WHAT IS NEEDED -
Your task is to retype, exactly and with nothing else, every line from the one containing "class: Mammalia" to the end of the listing.
==================================================
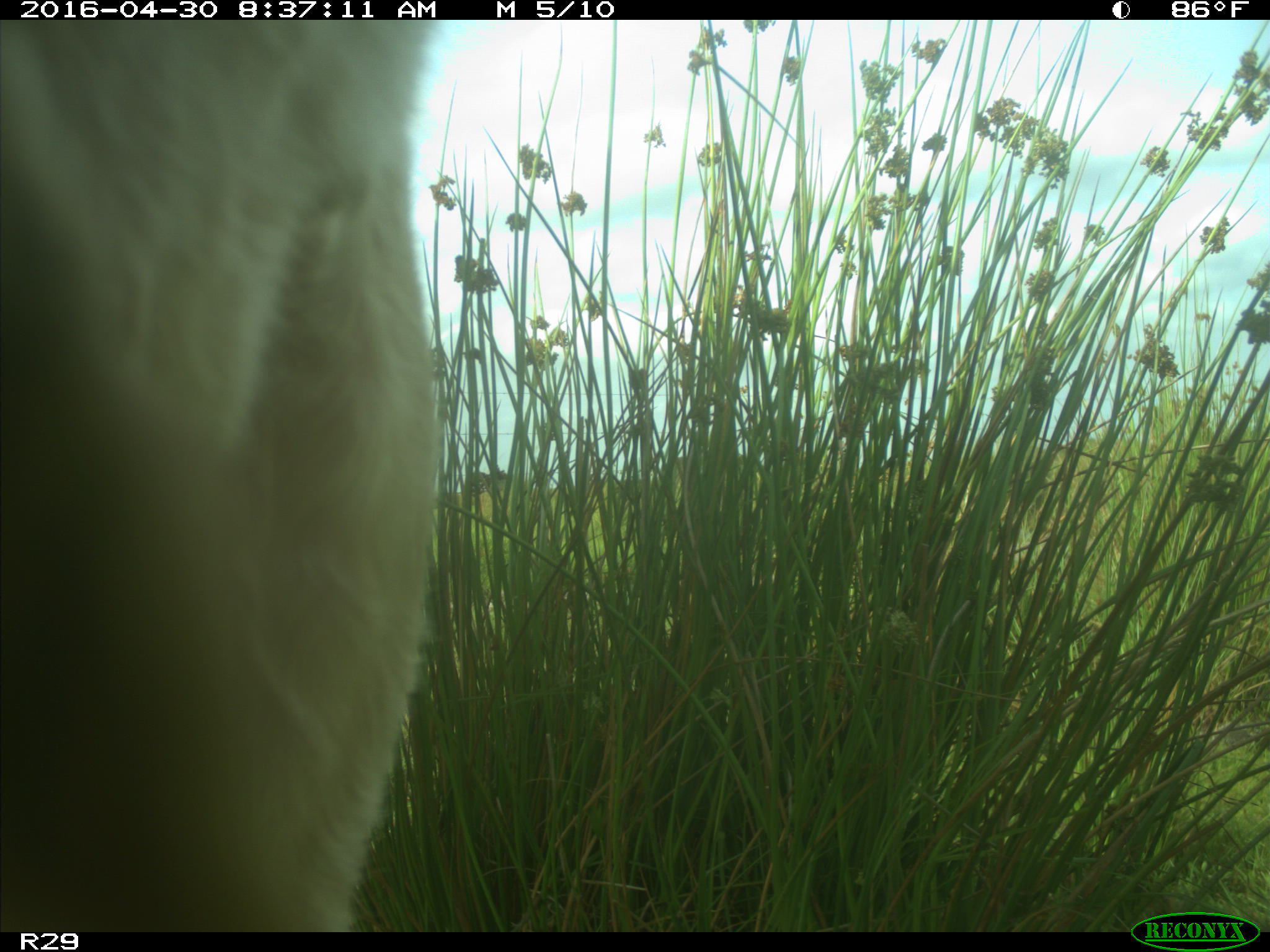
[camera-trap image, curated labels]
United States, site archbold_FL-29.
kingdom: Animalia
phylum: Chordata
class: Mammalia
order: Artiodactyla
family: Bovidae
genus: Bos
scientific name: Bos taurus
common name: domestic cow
==================================================
ANSWER TO THIS EXERCISE -
class: Mammalia
order: Artiodactyla
family: Bovidae
genus: Bos
scientific name: Bos taurus
common name: domestic cow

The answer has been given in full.